In my last newsletter I discussed the sharp drop in available housing inventory and how it has been leading to an increase in the average sale price of residential properties. The chart below is of Pinellas County and reiterates this fact. Year over year the total number of sales has increased 16% while the current inventory of homes has decreased almost 42%. The result has been a modest increase in prices of 3.5%. As depicted in the chart below, the pace of declining inventory and increasing sale price has accelerated in the last six months. Since the low in February 2011 the average sale price in Pinellas County has increased 22%. Is this the sign that the housing market has recovered or is there something else at play?
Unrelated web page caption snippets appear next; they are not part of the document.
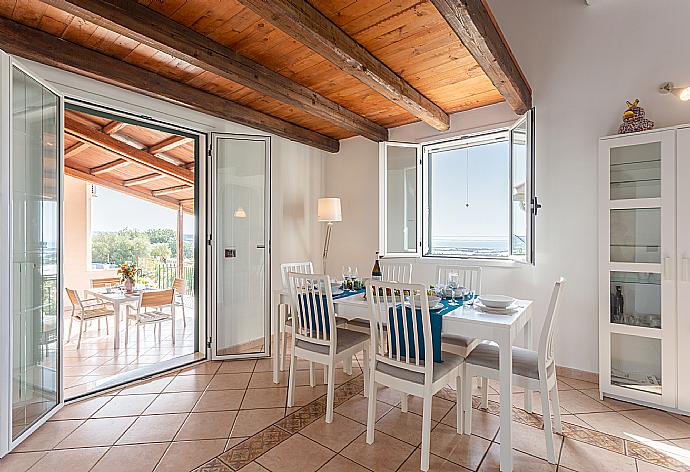 Open-plan living room with sofa, dining area, kitchen, A/C, WiFi internet, satellite TV, and terrace access . - Villa Benjamin . (Galleria fotografica) }}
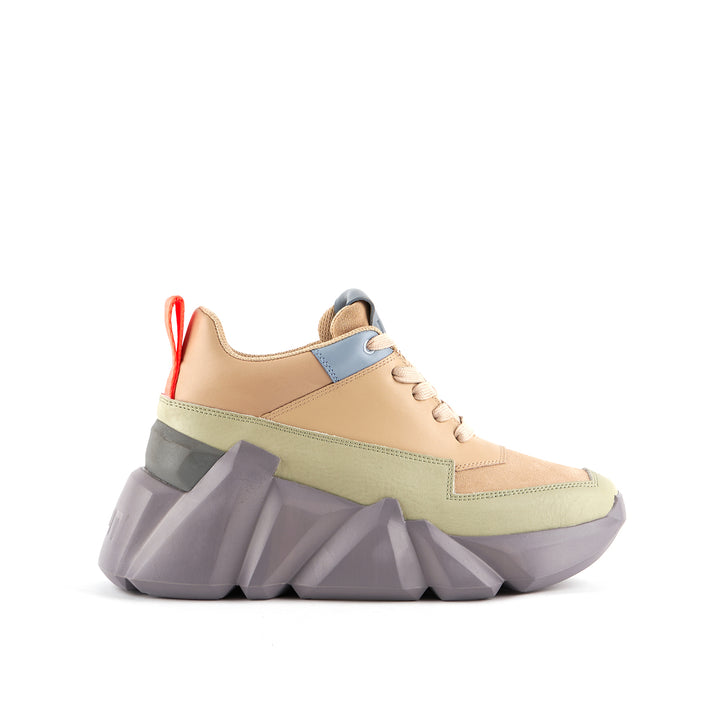 space kick max women vienna outside view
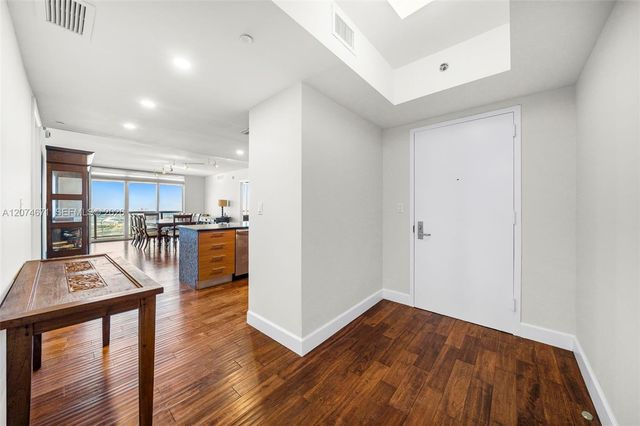 50 Biscayne Boulevard 4402, Miami, FL 33132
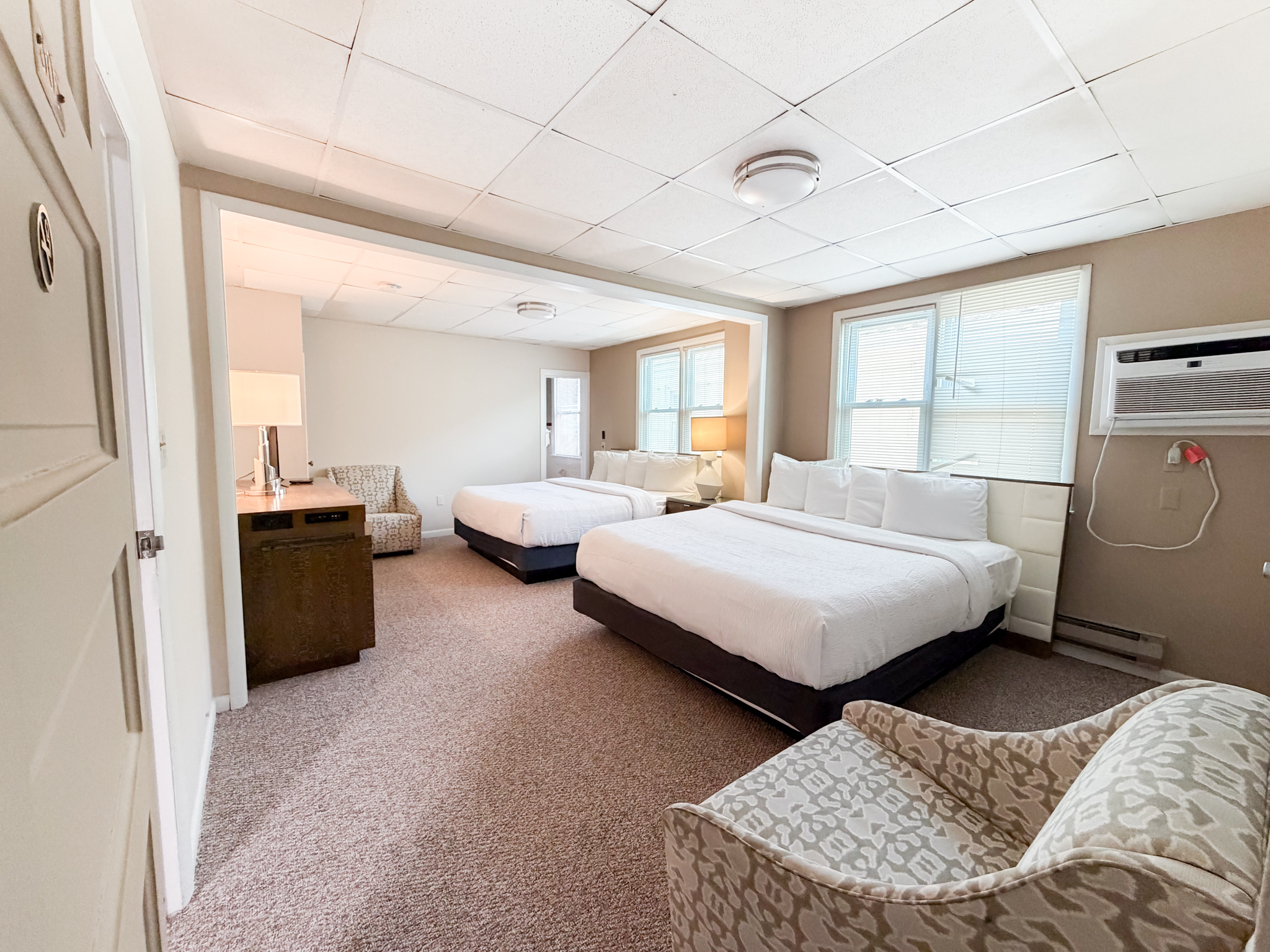 Majestic Hotel & Apartments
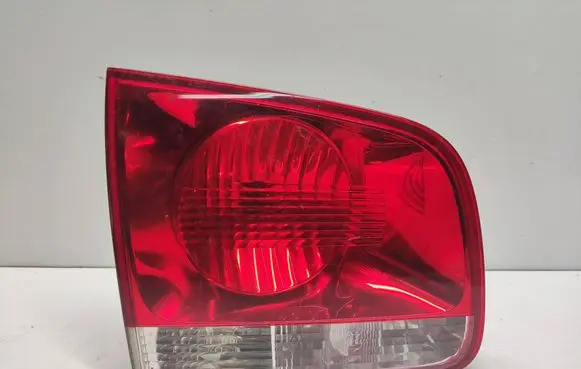 Tailgate rear/tail lights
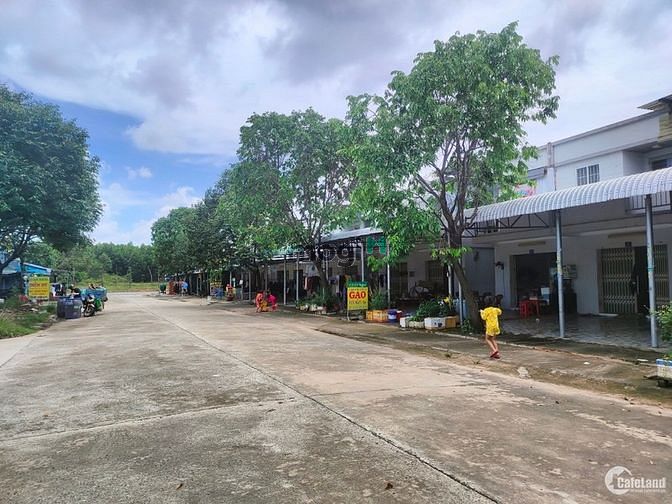 Hình ảnh Đáo hạn MB66 là nhà cái uy tín hàng đầu tại Việt Nam cần bán nhanh miếng đất 300m2, gần KDL Đại Nam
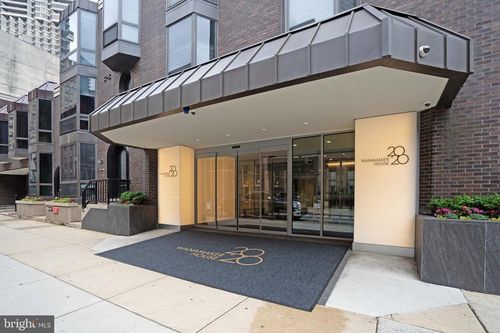 8f-2020 Walnut Street, PHILADELPHIA, PA, 19103 | Card Image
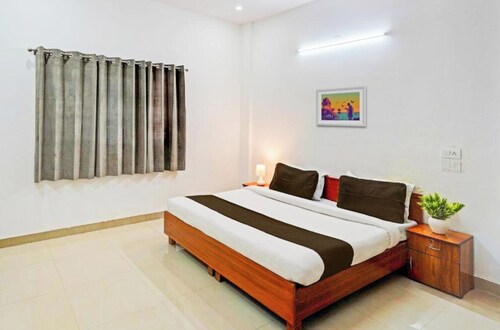 Hotel The Komfy Stayz Dehradun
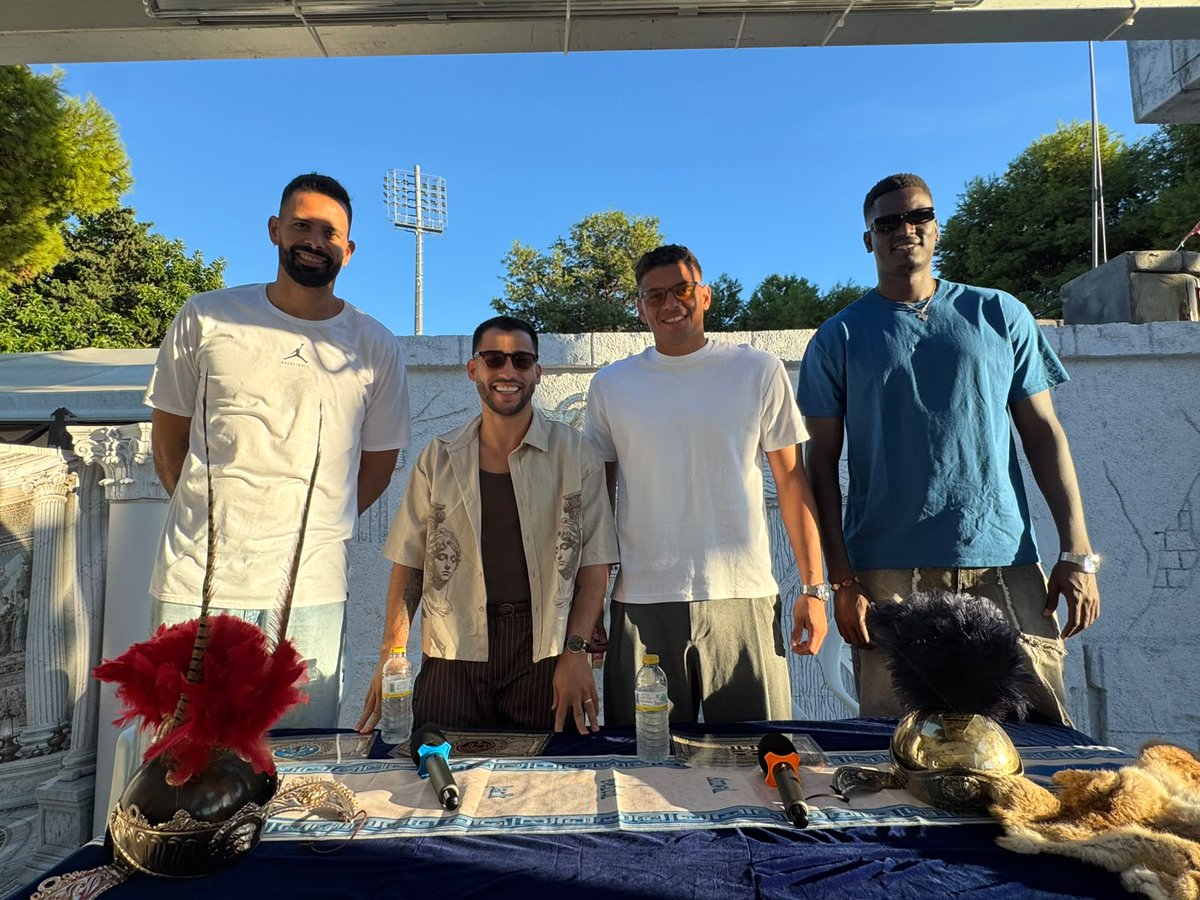 FCCartagena_efs's tweet photo. 𝗦𝗢𝗖𝗜𝗔𝗟 |   

🎙️Nuestro portero Lucho García participa esta tarde en una tertulia deportiva abierta con Waltinho del @JimbeeCartagena. y Faverani y Sow del @cb_cartagena en Nova Carthago Spartaria. Muchas gracias por la invitación ⚪️⚫️ https://t.co/dehjpthfVr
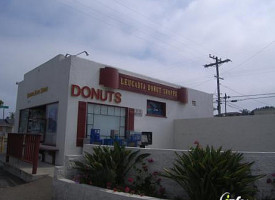 Leucadia Donut Shoppe outside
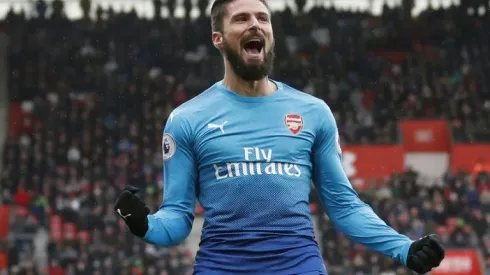 Chelsea sign Arsenal's Giroud, Batshuayi departs for Dortmund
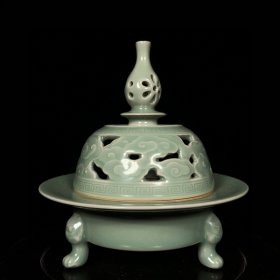 宋越窑镂空熏香炉，高13.5直径13cm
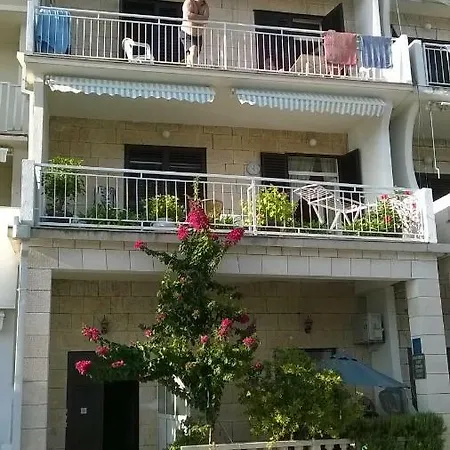 Apartment Mia Podgora
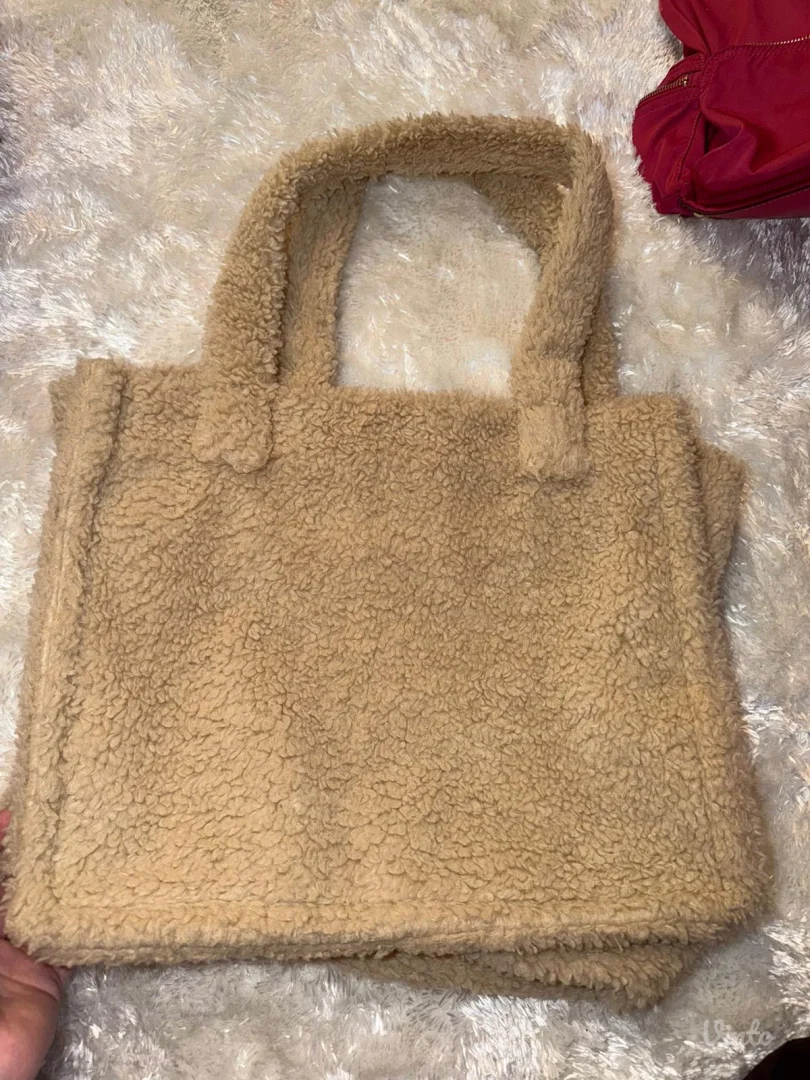 mekana STRADIVARIUS torba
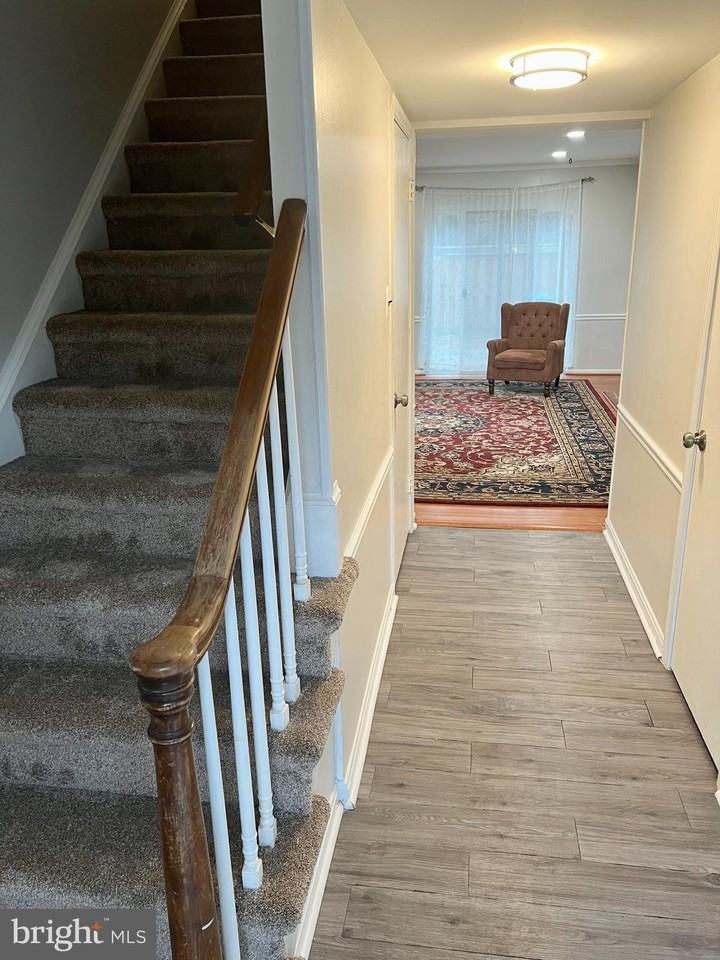 11 Fenceline Dr - Photo 2 of 27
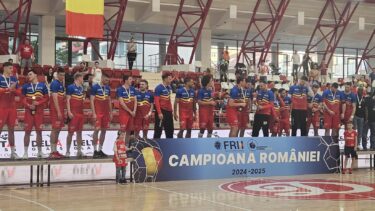 Dinamo a câştigat titlul la handbal în ziua în care Steaua a retrogradat! 10 campionate la rând pentru „dulăi”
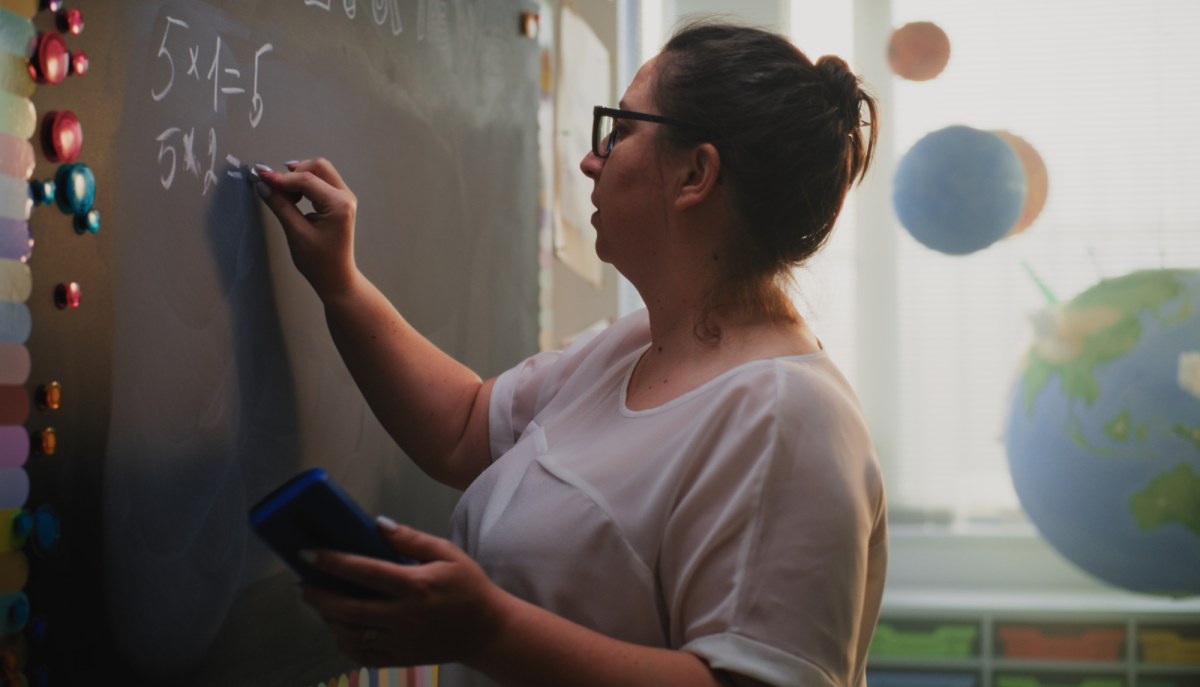 Podwyżki dla nauczycieli potwierdzone. Ile wyniosą nowe stawki?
It is pretty obvious that the decline in inventory has led directly to this increase, but what about the “Shadow Inventory” we hear so much about? If the lack of supply is driving prices up, could we expect an increase in inventory to level or perhaps decrease the average sale price? Reports over the last couple of months have suggested that there has been a slight decrease in the shadow inventory but that the “Robo Signing” scandal that arose around October 2010 has significantly reduced the number of homes that have been listed.
The chart above shows a sharp decrease around October 2010 in the number of homes that have received foreclosure notices but have still not been resolved. While the lack of filings since October is striking, it would appear that most of the homes that received notices at the beginning of 2010 are still in the foreclosure process. A recent report by RealtyTrac Inc. noted that the number of homes that received an initial default notice jumped 33 percent in August from July. This the largest monthly gain in four years and the increase represents a nine month high. If this jump in filings indicates that lenders are going to more aggressively work through the backlog, we can expect a surge in available inventory in the coming months.